**Requirement:** Extract and repeat verbatim the rows from the line with "In this displayed" up to and including the line with "2.52 metres", and nothing else.

**Listed entries:**

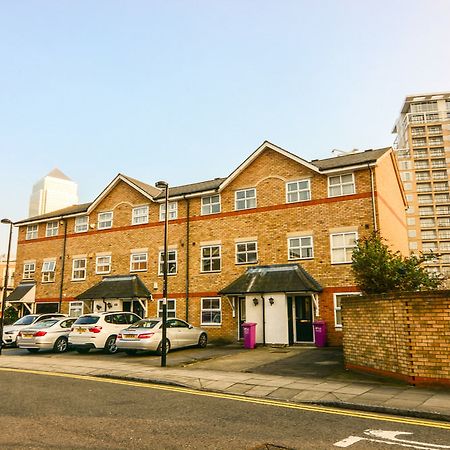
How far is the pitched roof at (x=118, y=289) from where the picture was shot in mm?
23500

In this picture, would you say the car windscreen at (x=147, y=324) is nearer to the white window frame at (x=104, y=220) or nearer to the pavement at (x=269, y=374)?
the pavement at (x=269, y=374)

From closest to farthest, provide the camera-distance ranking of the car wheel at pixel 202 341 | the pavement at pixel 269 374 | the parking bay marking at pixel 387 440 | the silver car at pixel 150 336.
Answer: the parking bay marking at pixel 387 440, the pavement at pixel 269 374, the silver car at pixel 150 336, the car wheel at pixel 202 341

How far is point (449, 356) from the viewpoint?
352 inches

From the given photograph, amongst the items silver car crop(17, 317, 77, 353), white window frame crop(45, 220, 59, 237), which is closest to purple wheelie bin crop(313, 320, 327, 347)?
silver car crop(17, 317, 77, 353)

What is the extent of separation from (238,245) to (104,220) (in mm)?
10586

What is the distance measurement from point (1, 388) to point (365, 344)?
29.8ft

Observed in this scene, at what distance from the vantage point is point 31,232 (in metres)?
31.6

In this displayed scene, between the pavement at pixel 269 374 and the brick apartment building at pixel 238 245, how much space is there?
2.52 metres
--
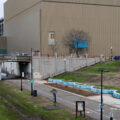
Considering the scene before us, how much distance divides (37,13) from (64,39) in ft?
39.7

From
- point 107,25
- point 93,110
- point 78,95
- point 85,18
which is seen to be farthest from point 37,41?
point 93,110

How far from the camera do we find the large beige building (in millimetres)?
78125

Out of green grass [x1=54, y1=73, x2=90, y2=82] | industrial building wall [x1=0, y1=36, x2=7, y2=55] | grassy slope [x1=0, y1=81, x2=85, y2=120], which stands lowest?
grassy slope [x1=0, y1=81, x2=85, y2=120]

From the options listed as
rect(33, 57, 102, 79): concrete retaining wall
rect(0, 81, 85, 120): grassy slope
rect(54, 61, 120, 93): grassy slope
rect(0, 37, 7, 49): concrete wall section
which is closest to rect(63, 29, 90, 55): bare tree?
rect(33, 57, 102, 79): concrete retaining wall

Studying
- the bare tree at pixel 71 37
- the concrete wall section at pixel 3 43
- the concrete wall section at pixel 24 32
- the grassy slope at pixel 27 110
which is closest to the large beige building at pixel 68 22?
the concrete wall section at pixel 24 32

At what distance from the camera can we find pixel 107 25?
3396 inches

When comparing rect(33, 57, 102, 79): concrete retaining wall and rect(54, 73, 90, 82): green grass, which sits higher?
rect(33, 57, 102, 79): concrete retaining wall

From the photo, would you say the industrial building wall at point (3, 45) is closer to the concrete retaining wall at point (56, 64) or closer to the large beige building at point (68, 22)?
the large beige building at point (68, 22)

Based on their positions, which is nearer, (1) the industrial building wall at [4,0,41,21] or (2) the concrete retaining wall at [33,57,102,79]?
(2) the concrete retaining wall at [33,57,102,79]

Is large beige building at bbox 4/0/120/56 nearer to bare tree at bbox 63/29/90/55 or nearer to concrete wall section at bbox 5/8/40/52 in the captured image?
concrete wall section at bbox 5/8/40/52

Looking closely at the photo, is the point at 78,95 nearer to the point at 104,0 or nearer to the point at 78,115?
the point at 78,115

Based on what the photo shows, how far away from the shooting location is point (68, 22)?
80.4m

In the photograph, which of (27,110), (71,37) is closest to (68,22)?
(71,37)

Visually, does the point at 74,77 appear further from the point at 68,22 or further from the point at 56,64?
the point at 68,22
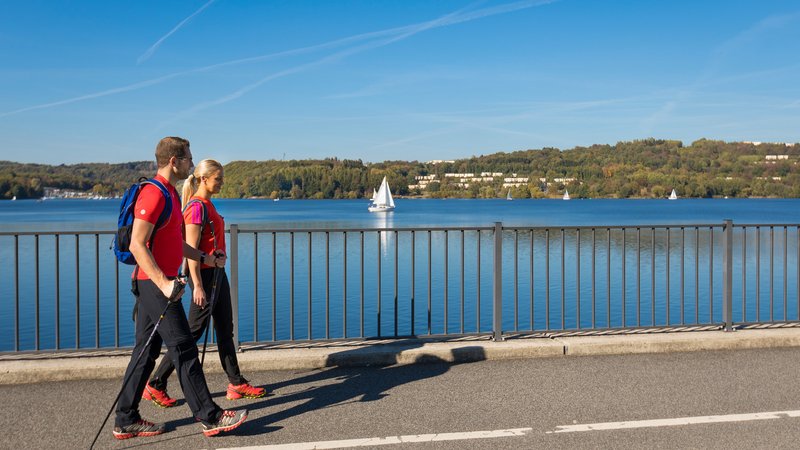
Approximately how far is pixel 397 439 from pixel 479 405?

**Finished exercise:**
In this displayed scene, between the pavement at pixel 269 374 and the brick apartment building at pixel 238 245, how much space is there?
2.52 metres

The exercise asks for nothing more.